Lincoln joined other Whigs in attacking Polk for starting the Mexican War.
Congress had declared war against Mexico in May 1846 upon Polk's contention
that Mexicans had fired on American soldiers in U.S. territory.
In December 1847 Lincoln challenged the truth of this contention. He
introduced a resolution questioning whether the spot on which the firing
took place was actually in U.S. territory. In another resolution he claimed
that the American troops were on that spot in violation of the orders of
their commanding officer, General Zachary Taylor. The next month, Lincoln
supported a Whig resolution declaring that the Mexican War had been "unnecessarily
and unconstitutionally . . . begun by the President."
Lincoln's "spot resolutions" made little impression either on Congress
or on the president, but they caused an uproar in Illinois, where the war
was approved of by most voters. Lincoln was denounced as a traitor, and
opposition newspapers gleefully called him Spotty Lincoln. However, despite
his opinion of the war, once war was declared, Lincoln voted for all appropriations
in support of it.
Actions on Slavery
The extension of slavery into the territories was an important question
during Lincoln's term in Congress. He supported the Wilmot Proviso, which
proposed that slavery be prohibited in any territory acquired from Mexico.

:::

### [Task list]
1/ Name every person the Lincoln passage mentions by name.
2/ Extract word for word the portion of the Lincoln passage starting with "Actions on Slavery" and going on through "acquired from Mexico.".

### [Raw data]
:::

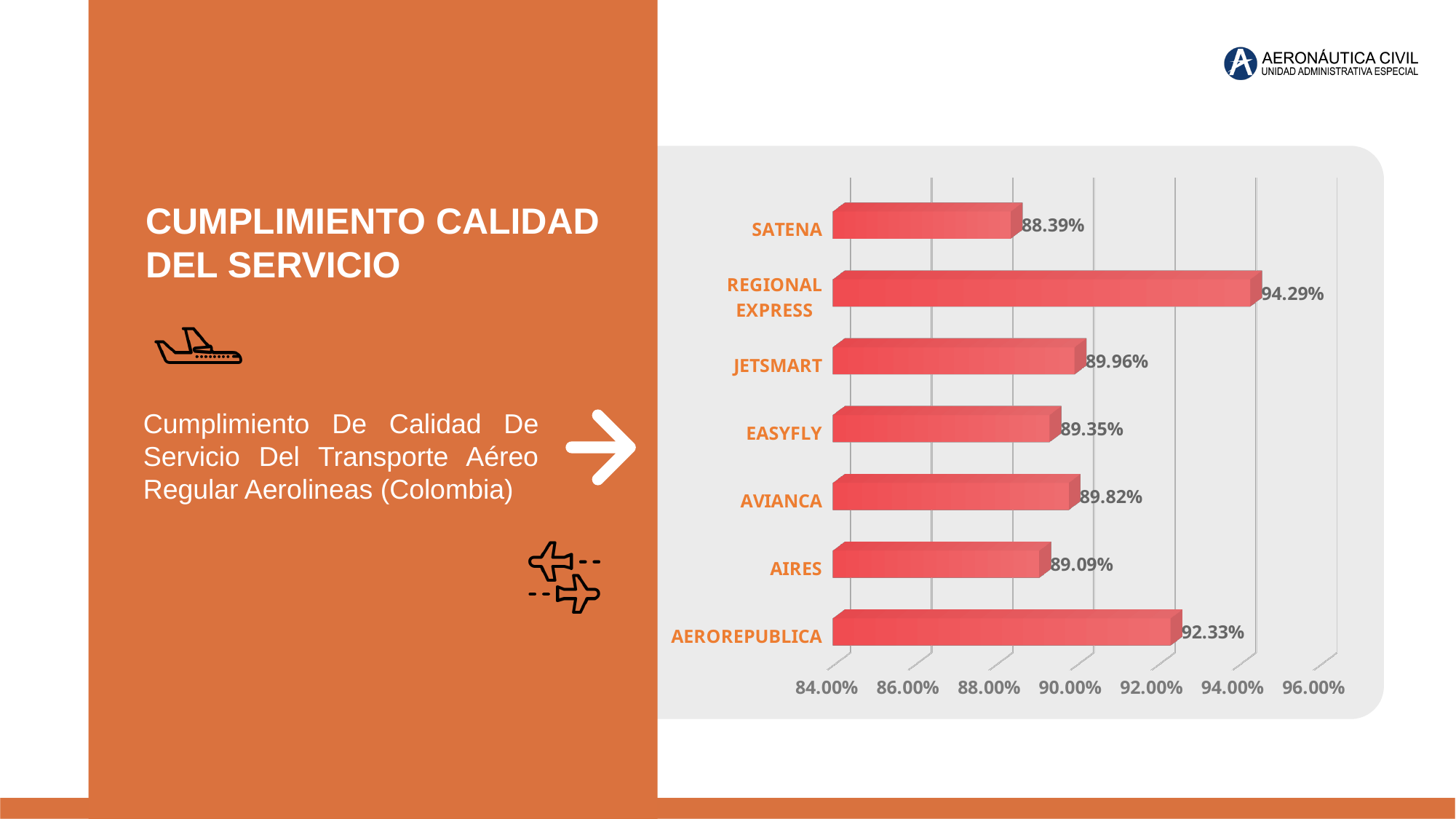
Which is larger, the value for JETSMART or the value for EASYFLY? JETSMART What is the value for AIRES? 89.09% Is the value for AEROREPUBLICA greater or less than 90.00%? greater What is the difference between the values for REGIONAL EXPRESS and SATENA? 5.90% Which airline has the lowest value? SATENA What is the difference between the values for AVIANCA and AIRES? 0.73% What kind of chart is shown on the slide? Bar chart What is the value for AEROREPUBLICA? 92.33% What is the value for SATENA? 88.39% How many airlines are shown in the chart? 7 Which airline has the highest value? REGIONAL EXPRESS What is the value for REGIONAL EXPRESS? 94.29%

:::

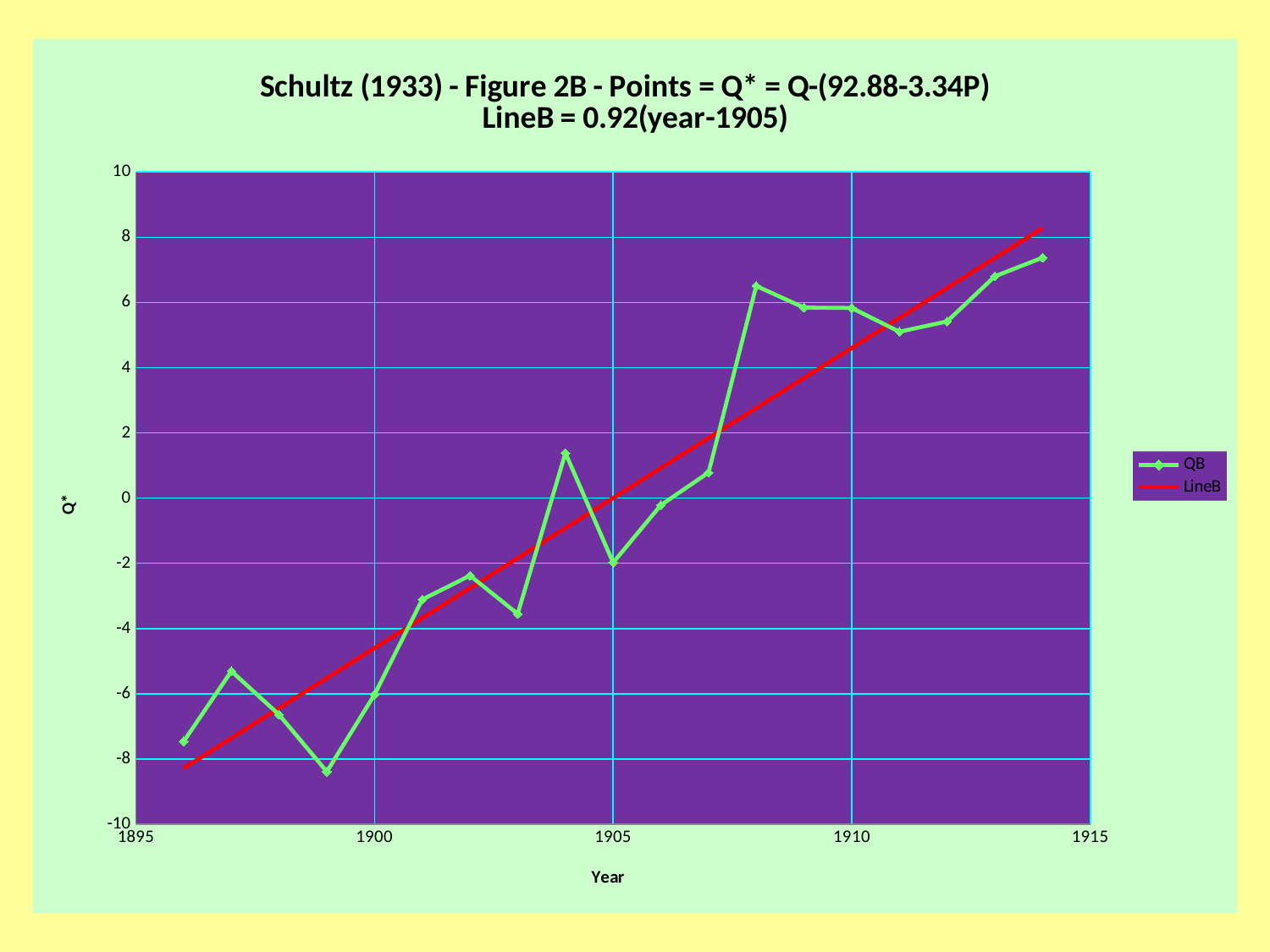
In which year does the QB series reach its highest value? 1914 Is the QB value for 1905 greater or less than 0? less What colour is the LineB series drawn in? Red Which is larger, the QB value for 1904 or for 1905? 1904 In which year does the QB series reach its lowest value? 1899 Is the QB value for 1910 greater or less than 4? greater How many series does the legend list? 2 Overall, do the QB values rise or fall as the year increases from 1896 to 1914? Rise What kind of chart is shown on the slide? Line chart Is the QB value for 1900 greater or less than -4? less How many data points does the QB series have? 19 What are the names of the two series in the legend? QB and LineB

:::

### [Answers for the tasks]
1/ Lincoln, Polk, Zachary Taylor

2/
Actions on Slavery
The extension of slavery into the territories was an important question
during Lincoln's term in Congress. He supported the Wilmot Proviso, which
proposed that slavery be prohibited in any territory acquired from Mexico.